__Required work__. Reproduce every row below with "tree trunk" swapped for "tree stump" and everything else left unchanged.

__Records from a dataset__.

_ _ _ _ _

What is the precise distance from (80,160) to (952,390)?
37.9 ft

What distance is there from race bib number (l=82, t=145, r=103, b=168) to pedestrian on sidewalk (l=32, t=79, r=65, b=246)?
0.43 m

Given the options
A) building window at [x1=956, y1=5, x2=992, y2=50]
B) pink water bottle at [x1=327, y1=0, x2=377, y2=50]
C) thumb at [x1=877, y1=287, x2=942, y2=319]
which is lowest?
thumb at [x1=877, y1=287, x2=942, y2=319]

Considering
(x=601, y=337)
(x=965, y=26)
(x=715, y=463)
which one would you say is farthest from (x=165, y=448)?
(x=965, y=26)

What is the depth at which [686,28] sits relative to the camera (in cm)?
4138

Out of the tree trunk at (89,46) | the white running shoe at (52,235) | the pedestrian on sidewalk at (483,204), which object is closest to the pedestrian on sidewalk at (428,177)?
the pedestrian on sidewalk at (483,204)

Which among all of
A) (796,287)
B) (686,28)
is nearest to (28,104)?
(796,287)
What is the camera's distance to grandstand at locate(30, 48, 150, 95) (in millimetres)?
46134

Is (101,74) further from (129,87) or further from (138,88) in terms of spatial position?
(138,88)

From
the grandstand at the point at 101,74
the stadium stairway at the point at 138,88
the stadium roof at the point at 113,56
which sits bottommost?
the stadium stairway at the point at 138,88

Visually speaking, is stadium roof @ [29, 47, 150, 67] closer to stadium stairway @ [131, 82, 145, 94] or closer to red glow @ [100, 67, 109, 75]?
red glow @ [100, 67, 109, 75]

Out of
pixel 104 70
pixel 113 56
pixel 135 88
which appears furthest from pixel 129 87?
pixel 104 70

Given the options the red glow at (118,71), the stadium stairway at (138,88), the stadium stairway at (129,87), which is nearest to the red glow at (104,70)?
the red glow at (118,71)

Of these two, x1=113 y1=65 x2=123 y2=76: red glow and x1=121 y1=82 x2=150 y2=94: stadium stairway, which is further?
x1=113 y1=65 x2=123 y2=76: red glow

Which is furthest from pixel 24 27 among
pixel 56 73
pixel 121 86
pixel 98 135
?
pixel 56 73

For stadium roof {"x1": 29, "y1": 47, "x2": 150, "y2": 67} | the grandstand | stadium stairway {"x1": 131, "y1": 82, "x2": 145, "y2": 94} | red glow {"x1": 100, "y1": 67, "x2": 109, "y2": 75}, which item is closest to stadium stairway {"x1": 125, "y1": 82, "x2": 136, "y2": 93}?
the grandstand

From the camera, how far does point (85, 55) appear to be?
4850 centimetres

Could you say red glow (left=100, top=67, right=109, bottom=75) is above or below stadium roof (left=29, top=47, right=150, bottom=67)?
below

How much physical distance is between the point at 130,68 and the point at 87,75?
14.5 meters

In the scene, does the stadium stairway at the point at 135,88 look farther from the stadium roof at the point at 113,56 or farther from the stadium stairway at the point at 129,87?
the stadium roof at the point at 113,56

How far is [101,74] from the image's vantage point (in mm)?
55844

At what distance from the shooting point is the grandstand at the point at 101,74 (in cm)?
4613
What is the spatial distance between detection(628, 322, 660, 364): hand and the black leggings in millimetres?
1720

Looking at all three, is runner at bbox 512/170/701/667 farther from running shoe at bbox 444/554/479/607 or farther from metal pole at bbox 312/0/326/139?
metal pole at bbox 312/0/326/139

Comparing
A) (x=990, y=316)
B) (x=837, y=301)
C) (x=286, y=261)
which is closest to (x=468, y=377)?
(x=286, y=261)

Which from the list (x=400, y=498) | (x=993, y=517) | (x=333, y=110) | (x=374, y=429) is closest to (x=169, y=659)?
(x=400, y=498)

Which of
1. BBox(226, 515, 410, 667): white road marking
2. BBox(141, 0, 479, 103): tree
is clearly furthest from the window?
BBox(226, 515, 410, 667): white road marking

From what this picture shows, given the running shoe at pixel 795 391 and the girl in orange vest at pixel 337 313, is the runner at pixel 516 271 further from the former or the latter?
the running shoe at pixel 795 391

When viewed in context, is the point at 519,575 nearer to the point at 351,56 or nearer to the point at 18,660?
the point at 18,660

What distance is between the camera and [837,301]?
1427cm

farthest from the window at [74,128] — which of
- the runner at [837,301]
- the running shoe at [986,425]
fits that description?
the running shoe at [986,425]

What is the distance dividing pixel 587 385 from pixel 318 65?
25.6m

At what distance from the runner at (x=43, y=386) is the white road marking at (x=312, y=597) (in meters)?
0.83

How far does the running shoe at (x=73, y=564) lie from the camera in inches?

_ _ _ _ _

__Solution for this problem__.
What is the precise distance from (80,160) to (952,390)?
37.9 ft

What distance is there from race bib number (l=82, t=145, r=103, b=168) to pedestrian on sidewalk (l=32, t=79, r=65, b=246)?
0.43 m

Given the options
A) building window at [x1=956, y1=5, x2=992, y2=50]
B) pink water bottle at [x1=327, y1=0, x2=377, y2=50]
C) thumb at [x1=877, y1=287, x2=942, y2=319]
which is lowest?
thumb at [x1=877, y1=287, x2=942, y2=319]

Considering
(x=601, y=337)
(x=965, y=26)
(x=715, y=463)
which one would you say is farthest from (x=165, y=448)?
(x=965, y=26)

What is the depth at which [686,28] sits relative to the camera (in cm)?
4138

Out of the tree stump at (89,46) | the white running shoe at (52,235) | the pedestrian on sidewalk at (483,204), which object is closest to the pedestrian on sidewalk at (428,177)?
the pedestrian on sidewalk at (483,204)

Which among all of
A) (796,287)
B) (686,28)
is nearest to (28,104)?
(796,287)
What is the camera's distance to grandstand at locate(30, 48, 150, 95) (in millimetres)?
46134

Is (101,74) further from (129,87) or further from (138,88) in terms of spatial position?
(138,88)

From
the grandstand at the point at 101,74
the stadium stairway at the point at 138,88
the stadium roof at the point at 113,56
which sits bottommost?
the stadium stairway at the point at 138,88

Visually speaking, is stadium roof @ [29, 47, 150, 67] closer to stadium stairway @ [131, 82, 145, 94] or closer to red glow @ [100, 67, 109, 75]?
red glow @ [100, 67, 109, 75]

Out of
pixel 104 70
pixel 113 56
pixel 135 88
which appears furthest from pixel 129 87?
pixel 104 70

Given the options the red glow at (118,71), the stadium stairway at (138,88), the stadium stairway at (129,87), which is nearest to the red glow at (104,70)?
the red glow at (118,71)

Of these two, x1=113 y1=65 x2=123 y2=76: red glow and x1=121 y1=82 x2=150 y2=94: stadium stairway, which is further?
x1=113 y1=65 x2=123 y2=76: red glow

Which is furthest from pixel 24 27 among
pixel 56 73
pixel 121 86
pixel 98 135
?
pixel 56 73

For stadium roof {"x1": 29, "y1": 47, "x2": 150, "y2": 67} | the grandstand | stadium stairway {"x1": 131, "y1": 82, "x2": 145, "y2": 94} | red glow {"x1": 100, "y1": 67, "x2": 109, "y2": 75}, which item is closest to stadium stairway {"x1": 125, "y1": 82, "x2": 136, "y2": 93}?
the grandstand

From the camera, how far does point (85, 55) appear to be?
4850 centimetres

Could you say red glow (left=100, top=67, right=109, bottom=75) is above or below stadium roof (left=29, top=47, right=150, bottom=67)?
below

How much physical distance is between the point at 130,68 and the point at 87,75?
14.5 meters

In the scene, does the stadium stairway at the point at 135,88 look farther from the stadium roof at the point at 113,56 or farther from the stadium stairway at the point at 129,87?
the stadium roof at the point at 113,56

How far is [101,74] from the image's vantage point (in mm)?
55844

At what distance from the shooting point is the grandstand at the point at 101,74 (in cm)?
4613
What is the spatial distance between detection(628, 322, 660, 364): hand and the black leggings in millimetres?
1720

Looking at all three, is runner at bbox 512/170/701/667 farther from running shoe at bbox 444/554/479/607 or farther from metal pole at bbox 312/0/326/139?
metal pole at bbox 312/0/326/139

Comparing
A) (x=990, y=316)
B) (x=837, y=301)
C) (x=286, y=261)
which is closest to (x=468, y=377)?
(x=286, y=261)

Which from the list (x=400, y=498) | (x=993, y=517) | (x=333, y=110) | (x=374, y=429) is closest to (x=169, y=659)?
(x=400, y=498)

Which of
1. BBox(226, 515, 410, 667): white road marking
2. BBox(141, 0, 479, 103): tree
is clearly furthest from the window?
BBox(226, 515, 410, 667): white road marking

From what this picture shows, given the running shoe at pixel 795 391 and the girl in orange vest at pixel 337 313, is the runner at pixel 516 271 further from the former or the latter?
the running shoe at pixel 795 391

When viewed in context, is the point at 519,575 nearer to the point at 351,56 or nearer to the point at 18,660?
the point at 18,660

What distance is between the camera and [837,301]?
1427cm

farthest from the window at [74,128] — which of
- the runner at [837,301]
- the running shoe at [986,425]
fits that description?
the running shoe at [986,425]

What is the distance dividing pixel 587 385 from pixel 318 65?
25.6m

At what distance from the runner at (x=43, y=386) is the white road marking at (x=312, y=597) (in meters)?
0.83

How far does the running shoe at (x=73, y=564) lie from the camera in inches?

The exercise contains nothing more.